= WHAT THE EXERCISE ASKS =
Locate every line in the records below that contains the word "separation", and copy each of those lines.

(Spatial reasoning question data)
--- begin ---
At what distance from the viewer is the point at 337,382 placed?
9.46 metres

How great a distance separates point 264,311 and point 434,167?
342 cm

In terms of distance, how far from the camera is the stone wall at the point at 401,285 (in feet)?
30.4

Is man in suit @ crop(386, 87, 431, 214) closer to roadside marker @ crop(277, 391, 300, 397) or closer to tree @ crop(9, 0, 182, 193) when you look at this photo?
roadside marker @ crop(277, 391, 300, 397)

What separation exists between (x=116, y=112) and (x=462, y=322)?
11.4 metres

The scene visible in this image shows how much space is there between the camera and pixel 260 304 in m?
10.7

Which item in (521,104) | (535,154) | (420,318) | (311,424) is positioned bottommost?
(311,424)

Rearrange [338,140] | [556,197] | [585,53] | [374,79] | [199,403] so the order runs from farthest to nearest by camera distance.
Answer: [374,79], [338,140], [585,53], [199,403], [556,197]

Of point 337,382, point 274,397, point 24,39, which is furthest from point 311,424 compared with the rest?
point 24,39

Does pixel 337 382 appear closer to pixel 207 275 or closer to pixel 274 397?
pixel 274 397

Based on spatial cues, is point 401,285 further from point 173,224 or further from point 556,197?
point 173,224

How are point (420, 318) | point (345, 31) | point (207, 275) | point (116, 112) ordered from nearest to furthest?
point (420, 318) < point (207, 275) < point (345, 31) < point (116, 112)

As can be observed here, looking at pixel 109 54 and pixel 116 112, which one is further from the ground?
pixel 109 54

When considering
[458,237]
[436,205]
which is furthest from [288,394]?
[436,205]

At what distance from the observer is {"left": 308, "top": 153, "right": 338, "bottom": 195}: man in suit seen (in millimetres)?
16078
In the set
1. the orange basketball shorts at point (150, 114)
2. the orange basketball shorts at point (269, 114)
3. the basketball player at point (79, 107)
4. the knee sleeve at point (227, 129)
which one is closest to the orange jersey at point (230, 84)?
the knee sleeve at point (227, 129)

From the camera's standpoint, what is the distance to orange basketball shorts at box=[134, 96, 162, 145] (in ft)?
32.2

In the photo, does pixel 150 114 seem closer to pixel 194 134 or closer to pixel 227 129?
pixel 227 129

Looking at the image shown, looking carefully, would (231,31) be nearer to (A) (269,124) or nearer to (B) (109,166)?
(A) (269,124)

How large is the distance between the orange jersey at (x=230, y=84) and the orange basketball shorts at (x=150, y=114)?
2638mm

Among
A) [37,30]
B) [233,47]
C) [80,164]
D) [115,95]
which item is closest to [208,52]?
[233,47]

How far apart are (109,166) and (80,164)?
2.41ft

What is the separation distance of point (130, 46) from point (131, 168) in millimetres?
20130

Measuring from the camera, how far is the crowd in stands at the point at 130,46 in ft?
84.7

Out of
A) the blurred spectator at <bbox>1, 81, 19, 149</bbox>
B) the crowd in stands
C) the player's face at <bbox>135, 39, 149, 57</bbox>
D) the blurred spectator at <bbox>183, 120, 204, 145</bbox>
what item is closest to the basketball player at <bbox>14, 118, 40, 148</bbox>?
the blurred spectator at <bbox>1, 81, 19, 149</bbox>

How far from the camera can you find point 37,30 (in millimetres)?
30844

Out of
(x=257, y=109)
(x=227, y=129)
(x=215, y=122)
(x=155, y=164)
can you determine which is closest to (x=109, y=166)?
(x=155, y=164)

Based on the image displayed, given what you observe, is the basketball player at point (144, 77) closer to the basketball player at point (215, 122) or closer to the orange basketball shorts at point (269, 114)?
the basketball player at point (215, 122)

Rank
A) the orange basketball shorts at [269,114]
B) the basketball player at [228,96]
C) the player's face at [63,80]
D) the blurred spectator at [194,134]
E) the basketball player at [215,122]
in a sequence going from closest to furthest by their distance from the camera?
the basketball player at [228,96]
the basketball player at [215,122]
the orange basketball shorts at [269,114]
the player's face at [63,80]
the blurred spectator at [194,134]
--- end ---
= EXERCISE RESULT =
What separation exists between (x=116, y=112) and (x=462, y=322)?
What is the separation distance of point (130, 46) from point (131, 168) in millimetres?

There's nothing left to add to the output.